Do you see why I would like to Tase people?

The conversation about Herve Villechaize is tolerable, even a tiny bit amusing. Her fragility in public spaces is not.

So I’ll reiterate: respect the right of ALL people to exist in the public sphere, whether you’re curious about them or used to them or not. Every single one of us is JUST A PERSON, not an object for your education or amusement or condescension. Approach her as another human being and not your as stand-in for experiments with the disabled. It’s not her job to educate you on her condition or on life in a wheelchair or to make you feel better about yourself for talking to the cute little girl in the a wheelchair. It’s your job to do those things for yourself.

Leave my daughter out of it.

End of the Roll

The last four posts were written in response to historical criticism and questions I have fielded as a mom of a person with a disability. Not everyone who observes our situation weighs in with criticism, but enough have done so over the years to make me reflexively defend my actions to potential naysayers.

From her well-intentioned classmates to gossipy parents to (really) intrusive relatives, I’ve fielded a host of queries about how we handle life with a disability. The large percentage of armchair analysts have no personal experience dealing with a disability, but that doesn’t stop them from having an opinion. The bureaucracy that has grown up around people with disabilities is often impossibly dense, labyrinthine and punitive. This medical/governmental complex, what I call the “Disability Business”, compounds the day-to-day difficulty of functioning with physical impairments. That combined detrimental effect is what I wanted to highlight.

shoes

The point isn’t to encourage pity, but to increase understanding. Because for every person who will tell me face to face their “simple solution” to the complicated problem we’re facing (always starting with “Well, why don’t you just…”) there are dozens of others who won’t share their opinion directly, but instead rail publicly about how disabled people have a “free ride”, how people with disabilities are faking it for the good parking, how people with disabilities are somehow gaming the system.

If you’ve read this whole series, let’s take stock. If a person without a disability fell down and cracked some ribs, she might go to the hospital, get an x-ray, have the ribs taped, get some pain meds, go home, rest, and gingerly go about her life. The ribs would be an annoying, painful, but ultimately inconsequential blip in her day-to-day function.

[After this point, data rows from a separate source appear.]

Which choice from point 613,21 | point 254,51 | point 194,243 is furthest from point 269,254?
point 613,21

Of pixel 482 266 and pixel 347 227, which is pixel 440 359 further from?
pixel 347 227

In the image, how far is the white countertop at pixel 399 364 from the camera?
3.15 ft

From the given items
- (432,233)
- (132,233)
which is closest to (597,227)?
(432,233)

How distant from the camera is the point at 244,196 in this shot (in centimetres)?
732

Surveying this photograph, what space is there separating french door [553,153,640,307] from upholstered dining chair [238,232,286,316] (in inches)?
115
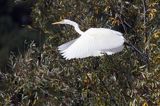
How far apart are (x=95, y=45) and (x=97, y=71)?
0.17 m

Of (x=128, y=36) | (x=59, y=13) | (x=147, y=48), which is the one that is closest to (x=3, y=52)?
(x=59, y=13)

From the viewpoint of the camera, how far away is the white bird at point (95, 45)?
106 inches

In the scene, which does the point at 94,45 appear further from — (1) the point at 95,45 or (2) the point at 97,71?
(2) the point at 97,71

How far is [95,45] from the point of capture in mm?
2783

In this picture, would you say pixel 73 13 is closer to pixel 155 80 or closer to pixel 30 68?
pixel 30 68

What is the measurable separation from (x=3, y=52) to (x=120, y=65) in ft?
12.5

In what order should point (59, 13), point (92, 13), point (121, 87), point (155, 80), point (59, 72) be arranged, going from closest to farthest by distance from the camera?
point (155, 80) < point (121, 87) < point (59, 72) < point (92, 13) < point (59, 13)

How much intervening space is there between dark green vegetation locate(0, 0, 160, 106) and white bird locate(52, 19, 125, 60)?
0.16 feet

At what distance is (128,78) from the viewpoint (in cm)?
260

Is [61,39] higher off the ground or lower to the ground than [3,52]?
higher

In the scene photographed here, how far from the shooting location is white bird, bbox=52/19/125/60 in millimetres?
2691

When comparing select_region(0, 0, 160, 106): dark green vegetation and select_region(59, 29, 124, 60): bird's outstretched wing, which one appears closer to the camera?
select_region(0, 0, 160, 106): dark green vegetation

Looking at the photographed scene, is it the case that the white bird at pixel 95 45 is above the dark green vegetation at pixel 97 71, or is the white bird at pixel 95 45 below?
above

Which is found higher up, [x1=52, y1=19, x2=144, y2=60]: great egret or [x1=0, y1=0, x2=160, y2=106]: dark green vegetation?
[x1=52, y1=19, x2=144, y2=60]: great egret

But for my daughter, cracking ribs meant total bed rest, a personal assistant for all position changes; she couldn’t sit up or lie down alone. She couldn’t push a wheelchair or reach her controller, so someone else had to “walk” for her. She couldn’t go to the bathroom or eat without assistance. From a fairly simple, low-level fracture, she was completely incapacitated. If this fracture had been worse, say multiple ribs fractured, or an arm or leg, she’d be down for weeks.

And unlike people without disabilities, for her, fractures like this can happen at any time. These interruptions are so commonplace that we have a routine in dealing with them. And my daughter’s disability isn’t even as involved as other peoples’; she functions at a high level.

I guess what I want from this is for people to just think. If you have the impulse to offer advice to a person with a disability, take a moment. Realize you may not know what life is like for them.

Maybe you can’t walk a mile in their shoes, but the very least you can do is not critique the way they are walking.